** start **

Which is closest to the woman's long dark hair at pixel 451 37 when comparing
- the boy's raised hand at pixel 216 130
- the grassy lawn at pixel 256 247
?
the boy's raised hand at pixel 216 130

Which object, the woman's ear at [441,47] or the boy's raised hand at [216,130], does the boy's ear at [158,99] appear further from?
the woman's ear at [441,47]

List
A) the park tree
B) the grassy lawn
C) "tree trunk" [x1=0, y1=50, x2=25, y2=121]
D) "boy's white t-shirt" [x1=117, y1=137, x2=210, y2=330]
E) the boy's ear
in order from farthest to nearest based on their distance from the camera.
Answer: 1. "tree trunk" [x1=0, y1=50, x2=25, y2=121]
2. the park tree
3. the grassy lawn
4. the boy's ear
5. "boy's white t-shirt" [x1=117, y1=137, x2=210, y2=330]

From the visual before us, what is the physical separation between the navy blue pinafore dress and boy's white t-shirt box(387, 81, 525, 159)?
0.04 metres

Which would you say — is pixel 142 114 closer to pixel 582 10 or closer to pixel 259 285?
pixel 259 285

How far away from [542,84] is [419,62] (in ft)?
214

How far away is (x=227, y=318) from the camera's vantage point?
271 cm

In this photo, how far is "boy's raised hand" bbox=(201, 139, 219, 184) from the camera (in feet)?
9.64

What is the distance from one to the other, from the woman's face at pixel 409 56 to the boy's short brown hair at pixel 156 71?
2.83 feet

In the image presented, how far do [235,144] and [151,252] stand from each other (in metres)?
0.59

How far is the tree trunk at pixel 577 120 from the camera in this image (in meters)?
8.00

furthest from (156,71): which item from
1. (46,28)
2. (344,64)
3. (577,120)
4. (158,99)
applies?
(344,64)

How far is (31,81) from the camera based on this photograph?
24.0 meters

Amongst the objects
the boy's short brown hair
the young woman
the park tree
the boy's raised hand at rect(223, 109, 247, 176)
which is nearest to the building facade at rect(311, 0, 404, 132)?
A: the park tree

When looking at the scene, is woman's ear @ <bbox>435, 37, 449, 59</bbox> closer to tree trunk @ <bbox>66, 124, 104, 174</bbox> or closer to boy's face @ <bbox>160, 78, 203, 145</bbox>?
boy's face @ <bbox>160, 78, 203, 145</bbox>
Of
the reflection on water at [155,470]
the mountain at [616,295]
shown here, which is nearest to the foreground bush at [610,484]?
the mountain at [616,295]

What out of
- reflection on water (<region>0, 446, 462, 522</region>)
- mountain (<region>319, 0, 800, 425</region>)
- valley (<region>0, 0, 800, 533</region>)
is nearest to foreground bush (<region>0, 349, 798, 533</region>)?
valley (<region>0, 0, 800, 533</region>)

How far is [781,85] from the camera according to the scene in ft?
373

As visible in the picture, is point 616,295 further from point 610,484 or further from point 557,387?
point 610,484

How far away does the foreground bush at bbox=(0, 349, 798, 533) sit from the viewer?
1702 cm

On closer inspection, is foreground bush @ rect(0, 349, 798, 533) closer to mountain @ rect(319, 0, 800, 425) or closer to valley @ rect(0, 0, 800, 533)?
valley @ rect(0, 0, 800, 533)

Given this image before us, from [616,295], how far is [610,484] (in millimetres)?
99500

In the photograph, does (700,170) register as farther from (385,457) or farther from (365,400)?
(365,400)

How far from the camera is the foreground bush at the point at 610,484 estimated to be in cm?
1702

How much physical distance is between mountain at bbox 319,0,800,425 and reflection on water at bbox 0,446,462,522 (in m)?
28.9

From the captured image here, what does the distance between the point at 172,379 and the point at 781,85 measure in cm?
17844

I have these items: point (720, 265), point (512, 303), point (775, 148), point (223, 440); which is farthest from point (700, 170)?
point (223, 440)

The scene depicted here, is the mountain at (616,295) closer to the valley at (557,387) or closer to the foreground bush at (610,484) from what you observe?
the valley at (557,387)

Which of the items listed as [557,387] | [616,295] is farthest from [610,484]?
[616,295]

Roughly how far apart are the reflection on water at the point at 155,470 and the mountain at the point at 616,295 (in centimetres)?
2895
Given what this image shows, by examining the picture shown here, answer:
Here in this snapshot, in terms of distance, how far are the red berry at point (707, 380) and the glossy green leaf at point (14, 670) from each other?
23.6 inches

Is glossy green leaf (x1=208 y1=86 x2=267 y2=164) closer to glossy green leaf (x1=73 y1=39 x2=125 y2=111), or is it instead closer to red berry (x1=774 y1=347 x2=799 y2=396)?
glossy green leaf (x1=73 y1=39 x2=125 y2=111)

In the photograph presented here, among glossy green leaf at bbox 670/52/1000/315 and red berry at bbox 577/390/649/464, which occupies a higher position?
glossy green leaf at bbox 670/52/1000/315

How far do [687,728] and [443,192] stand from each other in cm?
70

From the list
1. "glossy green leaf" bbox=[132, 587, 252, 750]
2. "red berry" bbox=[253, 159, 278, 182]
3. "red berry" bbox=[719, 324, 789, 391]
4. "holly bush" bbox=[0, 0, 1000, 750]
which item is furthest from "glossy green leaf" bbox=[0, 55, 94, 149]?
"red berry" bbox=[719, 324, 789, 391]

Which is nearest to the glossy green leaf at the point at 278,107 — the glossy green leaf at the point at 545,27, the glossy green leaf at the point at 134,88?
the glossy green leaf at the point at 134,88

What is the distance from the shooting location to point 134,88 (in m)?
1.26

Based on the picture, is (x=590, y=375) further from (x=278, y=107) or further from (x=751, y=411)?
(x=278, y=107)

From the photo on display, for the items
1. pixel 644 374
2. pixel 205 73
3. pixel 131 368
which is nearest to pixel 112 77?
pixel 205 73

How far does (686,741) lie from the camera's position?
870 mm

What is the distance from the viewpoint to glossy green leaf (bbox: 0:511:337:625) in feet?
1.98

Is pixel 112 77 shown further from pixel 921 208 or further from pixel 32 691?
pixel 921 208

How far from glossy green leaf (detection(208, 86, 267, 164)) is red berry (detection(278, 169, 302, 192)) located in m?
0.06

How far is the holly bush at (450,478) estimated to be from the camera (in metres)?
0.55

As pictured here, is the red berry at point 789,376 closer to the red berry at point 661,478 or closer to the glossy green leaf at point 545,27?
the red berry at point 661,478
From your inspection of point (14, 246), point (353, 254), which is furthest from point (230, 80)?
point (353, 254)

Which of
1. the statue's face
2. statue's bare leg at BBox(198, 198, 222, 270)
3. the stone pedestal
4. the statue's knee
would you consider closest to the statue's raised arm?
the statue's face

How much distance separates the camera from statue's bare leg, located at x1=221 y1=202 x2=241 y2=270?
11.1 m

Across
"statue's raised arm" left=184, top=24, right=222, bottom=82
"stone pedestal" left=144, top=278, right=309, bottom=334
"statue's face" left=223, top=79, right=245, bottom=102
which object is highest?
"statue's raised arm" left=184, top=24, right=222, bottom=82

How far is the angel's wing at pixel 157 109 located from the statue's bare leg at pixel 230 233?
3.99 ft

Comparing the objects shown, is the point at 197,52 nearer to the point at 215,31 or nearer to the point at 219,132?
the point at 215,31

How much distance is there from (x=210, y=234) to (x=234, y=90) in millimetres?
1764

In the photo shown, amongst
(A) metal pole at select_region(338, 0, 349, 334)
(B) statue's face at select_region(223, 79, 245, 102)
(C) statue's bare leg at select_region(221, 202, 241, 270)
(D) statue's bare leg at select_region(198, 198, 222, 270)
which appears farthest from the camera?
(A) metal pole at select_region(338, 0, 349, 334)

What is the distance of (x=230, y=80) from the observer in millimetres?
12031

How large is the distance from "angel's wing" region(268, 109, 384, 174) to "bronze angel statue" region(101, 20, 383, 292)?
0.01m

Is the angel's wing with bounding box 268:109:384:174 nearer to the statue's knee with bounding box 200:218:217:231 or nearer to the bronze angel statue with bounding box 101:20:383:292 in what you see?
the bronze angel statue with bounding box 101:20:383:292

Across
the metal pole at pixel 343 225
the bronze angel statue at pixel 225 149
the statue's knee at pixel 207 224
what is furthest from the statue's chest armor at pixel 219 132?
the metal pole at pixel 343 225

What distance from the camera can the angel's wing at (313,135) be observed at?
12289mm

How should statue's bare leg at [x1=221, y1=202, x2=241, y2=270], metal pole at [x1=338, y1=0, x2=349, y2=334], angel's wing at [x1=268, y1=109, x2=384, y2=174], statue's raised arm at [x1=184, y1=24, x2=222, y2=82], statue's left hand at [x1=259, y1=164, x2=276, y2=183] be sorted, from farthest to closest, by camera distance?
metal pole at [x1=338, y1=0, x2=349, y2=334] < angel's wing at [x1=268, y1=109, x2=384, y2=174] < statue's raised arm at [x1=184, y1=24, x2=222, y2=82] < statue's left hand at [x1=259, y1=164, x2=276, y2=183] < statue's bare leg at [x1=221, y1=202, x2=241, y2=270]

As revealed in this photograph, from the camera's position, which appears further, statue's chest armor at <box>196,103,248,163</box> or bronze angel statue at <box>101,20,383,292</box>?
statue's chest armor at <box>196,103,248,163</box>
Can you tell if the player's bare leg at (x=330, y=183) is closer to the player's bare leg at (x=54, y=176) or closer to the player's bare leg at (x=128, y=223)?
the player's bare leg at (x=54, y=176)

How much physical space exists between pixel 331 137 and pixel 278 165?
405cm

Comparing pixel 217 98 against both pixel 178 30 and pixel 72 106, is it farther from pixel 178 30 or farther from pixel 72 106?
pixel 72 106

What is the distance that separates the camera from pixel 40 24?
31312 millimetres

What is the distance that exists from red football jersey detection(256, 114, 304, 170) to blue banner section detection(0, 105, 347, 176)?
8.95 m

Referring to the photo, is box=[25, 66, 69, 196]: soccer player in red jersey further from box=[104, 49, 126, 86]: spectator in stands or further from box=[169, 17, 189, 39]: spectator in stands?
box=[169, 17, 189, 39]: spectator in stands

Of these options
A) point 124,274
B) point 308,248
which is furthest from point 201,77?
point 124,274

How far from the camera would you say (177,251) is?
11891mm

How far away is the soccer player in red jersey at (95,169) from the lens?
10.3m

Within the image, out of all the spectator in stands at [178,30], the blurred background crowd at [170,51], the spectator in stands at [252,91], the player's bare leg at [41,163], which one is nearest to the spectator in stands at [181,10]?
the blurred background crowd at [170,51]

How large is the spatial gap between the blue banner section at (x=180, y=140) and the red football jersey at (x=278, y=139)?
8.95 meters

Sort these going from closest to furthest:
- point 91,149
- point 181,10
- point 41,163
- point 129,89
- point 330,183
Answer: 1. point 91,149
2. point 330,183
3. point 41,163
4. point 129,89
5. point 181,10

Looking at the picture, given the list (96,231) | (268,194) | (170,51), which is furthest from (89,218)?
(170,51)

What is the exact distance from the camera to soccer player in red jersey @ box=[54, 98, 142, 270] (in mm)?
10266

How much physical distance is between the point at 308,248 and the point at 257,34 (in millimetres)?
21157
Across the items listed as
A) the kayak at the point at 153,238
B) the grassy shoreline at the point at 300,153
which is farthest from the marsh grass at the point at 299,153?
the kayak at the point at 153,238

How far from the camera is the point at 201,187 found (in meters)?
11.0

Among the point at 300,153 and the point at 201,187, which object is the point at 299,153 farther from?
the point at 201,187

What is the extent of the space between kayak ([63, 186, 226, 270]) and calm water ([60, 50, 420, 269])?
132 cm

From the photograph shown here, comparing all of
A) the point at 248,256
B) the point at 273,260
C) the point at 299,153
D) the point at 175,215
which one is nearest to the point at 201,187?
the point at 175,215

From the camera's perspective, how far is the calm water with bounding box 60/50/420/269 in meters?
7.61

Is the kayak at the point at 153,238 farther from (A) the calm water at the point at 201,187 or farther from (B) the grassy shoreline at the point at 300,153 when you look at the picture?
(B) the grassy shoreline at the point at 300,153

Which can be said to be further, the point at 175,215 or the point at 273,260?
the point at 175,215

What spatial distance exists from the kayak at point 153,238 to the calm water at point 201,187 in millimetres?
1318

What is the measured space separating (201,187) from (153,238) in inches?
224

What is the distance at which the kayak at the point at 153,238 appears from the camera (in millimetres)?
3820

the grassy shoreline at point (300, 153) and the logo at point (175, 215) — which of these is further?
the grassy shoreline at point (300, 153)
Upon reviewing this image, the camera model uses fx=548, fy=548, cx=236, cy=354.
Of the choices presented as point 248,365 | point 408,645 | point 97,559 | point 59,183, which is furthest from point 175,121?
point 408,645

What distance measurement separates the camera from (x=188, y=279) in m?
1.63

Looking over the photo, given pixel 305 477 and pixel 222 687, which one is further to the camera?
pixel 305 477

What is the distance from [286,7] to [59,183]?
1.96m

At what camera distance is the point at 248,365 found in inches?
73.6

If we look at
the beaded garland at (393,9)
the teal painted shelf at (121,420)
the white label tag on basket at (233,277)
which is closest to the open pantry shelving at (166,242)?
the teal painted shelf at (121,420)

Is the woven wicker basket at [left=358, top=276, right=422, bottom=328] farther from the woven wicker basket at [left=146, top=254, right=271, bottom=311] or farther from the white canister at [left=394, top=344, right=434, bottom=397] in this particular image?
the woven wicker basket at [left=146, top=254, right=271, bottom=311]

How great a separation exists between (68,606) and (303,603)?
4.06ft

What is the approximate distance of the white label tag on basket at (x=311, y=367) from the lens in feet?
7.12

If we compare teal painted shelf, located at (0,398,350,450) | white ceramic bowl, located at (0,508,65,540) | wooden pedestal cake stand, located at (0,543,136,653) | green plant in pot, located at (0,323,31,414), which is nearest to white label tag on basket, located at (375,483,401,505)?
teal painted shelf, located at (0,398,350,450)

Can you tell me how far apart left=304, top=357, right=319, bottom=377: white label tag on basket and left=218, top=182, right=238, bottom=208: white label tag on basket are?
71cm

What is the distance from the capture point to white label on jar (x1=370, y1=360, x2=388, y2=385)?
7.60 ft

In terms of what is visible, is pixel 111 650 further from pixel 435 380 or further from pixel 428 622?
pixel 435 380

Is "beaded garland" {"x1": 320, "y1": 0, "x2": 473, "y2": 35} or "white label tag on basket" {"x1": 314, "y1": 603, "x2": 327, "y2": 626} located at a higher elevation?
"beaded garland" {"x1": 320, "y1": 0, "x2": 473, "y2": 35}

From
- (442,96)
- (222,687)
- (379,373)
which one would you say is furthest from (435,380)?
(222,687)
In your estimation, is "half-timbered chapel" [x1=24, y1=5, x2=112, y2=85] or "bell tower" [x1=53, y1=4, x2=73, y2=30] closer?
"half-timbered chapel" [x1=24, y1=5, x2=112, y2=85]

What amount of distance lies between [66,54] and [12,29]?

** end **

### GIVEN INSTRUCTION
Reproduce, exactly and with nothing added, the lines from the one that includes "Can you tell me" through the last line of the material.

### RESULT
Can you tell me how far apart left=304, top=357, right=319, bottom=377: white label tag on basket and left=218, top=182, right=238, bottom=208: white label tag on basket are?
71cm

What is the distance from the capture point to white label on jar (x1=370, y1=360, x2=388, y2=385)?
7.60 ft

In terms of what is visible, is pixel 111 650 further from pixel 435 380 or further from pixel 428 622?
pixel 435 380

Is "beaded garland" {"x1": 320, "y1": 0, "x2": 473, "y2": 35} or "white label tag on basket" {"x1": 314, "y1": 603, "x2": 327, "y2": 626} located at a higher elevation?
"beaded garland" {"x1": 320, "y1": 0, "x2": 473, "y2": 35}

From
- (442,96)
- (222,687)
- (379,373)
which one would you say is furthest from (435,380)?
(222,687)
In your estimation, is "half-timbered chapel" [x1=24, y1=5, x2=112, y2=85] or "bell tower" [x1=53, y1=4, x2=73, y2=30] closer?
"half-timbered chapel" [x1=24, y1=5, x2=112, y2=85]

What amount of distance lies between [66,54] and [12,29]?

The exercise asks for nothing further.